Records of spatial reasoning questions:
+++
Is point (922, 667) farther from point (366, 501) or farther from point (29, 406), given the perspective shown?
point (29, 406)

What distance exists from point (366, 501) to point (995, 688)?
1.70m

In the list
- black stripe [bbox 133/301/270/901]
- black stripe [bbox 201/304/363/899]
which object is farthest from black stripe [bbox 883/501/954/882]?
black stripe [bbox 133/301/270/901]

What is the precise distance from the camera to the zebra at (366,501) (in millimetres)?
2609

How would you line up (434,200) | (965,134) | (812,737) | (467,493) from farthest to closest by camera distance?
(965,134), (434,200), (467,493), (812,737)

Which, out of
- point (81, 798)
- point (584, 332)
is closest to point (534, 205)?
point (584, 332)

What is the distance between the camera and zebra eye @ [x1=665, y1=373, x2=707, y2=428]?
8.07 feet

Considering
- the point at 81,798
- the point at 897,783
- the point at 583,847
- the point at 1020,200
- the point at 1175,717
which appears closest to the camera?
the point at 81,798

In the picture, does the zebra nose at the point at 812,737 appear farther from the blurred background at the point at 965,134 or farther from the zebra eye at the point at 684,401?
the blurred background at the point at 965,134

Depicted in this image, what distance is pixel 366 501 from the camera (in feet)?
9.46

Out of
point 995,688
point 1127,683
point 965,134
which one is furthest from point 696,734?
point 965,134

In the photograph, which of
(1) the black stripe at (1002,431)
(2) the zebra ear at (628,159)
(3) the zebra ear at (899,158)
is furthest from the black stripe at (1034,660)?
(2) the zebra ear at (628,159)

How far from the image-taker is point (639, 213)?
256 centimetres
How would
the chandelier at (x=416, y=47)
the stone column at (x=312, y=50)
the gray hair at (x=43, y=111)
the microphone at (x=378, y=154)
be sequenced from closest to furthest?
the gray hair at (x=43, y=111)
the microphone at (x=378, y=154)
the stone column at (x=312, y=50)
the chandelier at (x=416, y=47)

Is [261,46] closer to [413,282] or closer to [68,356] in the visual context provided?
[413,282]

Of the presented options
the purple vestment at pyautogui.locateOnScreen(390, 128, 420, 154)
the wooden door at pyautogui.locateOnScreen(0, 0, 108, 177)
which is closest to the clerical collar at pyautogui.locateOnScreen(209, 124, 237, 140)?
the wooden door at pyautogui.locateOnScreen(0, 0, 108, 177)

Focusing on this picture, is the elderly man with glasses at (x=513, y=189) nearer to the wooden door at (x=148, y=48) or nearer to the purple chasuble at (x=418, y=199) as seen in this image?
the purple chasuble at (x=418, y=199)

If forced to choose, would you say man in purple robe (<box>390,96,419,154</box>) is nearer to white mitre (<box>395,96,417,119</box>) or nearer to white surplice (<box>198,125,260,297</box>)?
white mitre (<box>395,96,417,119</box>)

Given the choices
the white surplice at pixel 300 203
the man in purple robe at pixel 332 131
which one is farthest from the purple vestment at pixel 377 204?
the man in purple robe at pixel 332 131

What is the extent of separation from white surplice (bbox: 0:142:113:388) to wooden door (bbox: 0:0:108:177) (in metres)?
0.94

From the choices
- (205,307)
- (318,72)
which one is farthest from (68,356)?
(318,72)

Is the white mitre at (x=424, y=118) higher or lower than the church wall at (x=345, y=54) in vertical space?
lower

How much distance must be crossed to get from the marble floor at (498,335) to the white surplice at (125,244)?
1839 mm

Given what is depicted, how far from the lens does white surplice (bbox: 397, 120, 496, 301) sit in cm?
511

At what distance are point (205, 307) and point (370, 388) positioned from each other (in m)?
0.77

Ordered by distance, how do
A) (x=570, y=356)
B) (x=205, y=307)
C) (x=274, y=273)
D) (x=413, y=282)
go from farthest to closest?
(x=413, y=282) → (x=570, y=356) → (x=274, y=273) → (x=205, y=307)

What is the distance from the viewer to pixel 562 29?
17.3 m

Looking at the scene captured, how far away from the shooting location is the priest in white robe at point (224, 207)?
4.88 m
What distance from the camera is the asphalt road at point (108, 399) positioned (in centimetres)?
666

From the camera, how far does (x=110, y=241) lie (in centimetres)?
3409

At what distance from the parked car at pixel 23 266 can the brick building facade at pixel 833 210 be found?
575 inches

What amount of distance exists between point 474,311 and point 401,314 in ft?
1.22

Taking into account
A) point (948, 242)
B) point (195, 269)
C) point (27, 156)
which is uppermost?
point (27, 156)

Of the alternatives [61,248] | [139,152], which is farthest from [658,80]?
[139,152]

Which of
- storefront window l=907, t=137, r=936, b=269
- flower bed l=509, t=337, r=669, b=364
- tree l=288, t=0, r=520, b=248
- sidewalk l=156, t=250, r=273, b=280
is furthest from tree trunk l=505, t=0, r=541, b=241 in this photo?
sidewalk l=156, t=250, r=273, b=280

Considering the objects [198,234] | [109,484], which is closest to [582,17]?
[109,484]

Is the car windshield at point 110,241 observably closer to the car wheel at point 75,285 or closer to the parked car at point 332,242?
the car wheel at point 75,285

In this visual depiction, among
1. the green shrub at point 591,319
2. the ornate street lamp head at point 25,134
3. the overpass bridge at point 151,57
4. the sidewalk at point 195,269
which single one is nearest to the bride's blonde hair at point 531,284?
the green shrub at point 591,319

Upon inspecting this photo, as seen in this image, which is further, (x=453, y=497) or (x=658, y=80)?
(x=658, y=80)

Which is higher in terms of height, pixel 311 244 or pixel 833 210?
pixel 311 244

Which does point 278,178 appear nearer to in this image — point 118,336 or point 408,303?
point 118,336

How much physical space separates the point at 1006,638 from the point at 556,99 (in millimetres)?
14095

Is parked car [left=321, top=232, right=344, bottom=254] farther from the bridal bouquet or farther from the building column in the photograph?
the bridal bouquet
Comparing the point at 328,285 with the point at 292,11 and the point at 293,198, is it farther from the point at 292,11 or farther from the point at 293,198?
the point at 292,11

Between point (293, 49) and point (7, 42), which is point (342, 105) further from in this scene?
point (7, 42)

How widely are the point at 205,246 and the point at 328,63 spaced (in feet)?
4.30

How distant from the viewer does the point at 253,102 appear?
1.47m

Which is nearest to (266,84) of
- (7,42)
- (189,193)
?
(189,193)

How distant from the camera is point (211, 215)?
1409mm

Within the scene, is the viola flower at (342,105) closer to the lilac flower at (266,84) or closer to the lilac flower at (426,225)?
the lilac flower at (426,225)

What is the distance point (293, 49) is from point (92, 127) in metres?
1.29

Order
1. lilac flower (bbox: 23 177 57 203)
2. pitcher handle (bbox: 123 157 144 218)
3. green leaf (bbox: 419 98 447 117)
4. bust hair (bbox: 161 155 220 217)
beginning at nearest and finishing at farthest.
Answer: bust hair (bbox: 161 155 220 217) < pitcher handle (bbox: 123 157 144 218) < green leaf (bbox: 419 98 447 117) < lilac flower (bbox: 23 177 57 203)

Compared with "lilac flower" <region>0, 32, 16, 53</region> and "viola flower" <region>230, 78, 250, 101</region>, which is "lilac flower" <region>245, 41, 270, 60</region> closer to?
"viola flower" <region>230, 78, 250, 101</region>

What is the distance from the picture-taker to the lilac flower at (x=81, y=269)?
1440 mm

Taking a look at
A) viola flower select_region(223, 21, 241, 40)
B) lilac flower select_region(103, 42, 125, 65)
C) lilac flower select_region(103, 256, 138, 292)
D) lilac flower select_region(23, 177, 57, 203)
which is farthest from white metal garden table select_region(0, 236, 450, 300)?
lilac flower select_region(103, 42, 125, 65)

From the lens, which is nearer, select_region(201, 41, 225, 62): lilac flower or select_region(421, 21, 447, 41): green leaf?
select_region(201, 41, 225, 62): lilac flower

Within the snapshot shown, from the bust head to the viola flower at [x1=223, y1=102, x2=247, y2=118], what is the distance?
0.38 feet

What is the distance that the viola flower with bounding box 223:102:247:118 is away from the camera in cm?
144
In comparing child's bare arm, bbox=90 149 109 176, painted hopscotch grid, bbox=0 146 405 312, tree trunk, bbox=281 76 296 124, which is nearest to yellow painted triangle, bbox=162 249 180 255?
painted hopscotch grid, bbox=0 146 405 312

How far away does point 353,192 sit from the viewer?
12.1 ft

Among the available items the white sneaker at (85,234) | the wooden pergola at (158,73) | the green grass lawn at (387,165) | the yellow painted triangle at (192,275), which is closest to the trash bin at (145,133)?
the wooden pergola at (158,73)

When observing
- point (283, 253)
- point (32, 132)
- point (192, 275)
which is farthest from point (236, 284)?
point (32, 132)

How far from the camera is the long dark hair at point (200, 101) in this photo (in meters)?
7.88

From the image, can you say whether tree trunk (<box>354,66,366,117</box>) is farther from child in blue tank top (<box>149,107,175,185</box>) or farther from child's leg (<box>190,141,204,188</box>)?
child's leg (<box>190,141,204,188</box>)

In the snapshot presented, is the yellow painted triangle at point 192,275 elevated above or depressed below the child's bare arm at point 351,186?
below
+++
■ **Goal of the exercise**: Swap "distant" for "far" in the data starting at the line that contains "Comparing the point" and ending at the line that contains "Answer: bust hair", leaving everything else unchanged. Give back only those lines.

■ **Answer for the task**:
Comparing the point at 328,285 with the point at 292,11 and the point at 293,198, is it farther from the point at 292,11 or farther from the point at 293,198?
the point at 292,11

Between point (293, 49) and point (7, 42), which is point (342, 105) further from in this scene?
point (7, 42)

How widely are the point at 205,246 and the point at 328,63 spaced (in feet)?
4.30

How far from the viewer does the point at 253,102 appear?
1.47m

Which is nearest to (266,84) of
- (7,42)
- (189,193)
?
(189,193)

How far from the camera is point (211, 215)?
1409mm

Within the scene, is the viola flower at (342,105) closer to the lilac flower at (266,84) or closer to the lilac flower at (426,225)?
the lilac flower at (426,225)

What is the distance point (293, 49) is from point (92, 127) in metres?
1.29

Order
1. lilac flower (bbox: 23 177 57 203)
2. pitcher handle (bbox: 123 157 144 218)
3. green leaf (bbox: 419 98 447 117)
4. bust hair (bbox: 161 155 220 217)
beginning at nearest and finishing at farthest.
Answer: bust hair (bbox: 161 155 220 217) < pitcher handle (bbox: 123 157 144 218) < green leaf (bbox: 419 98 447 117) < lilac flower (bbox: 23 177 57 203)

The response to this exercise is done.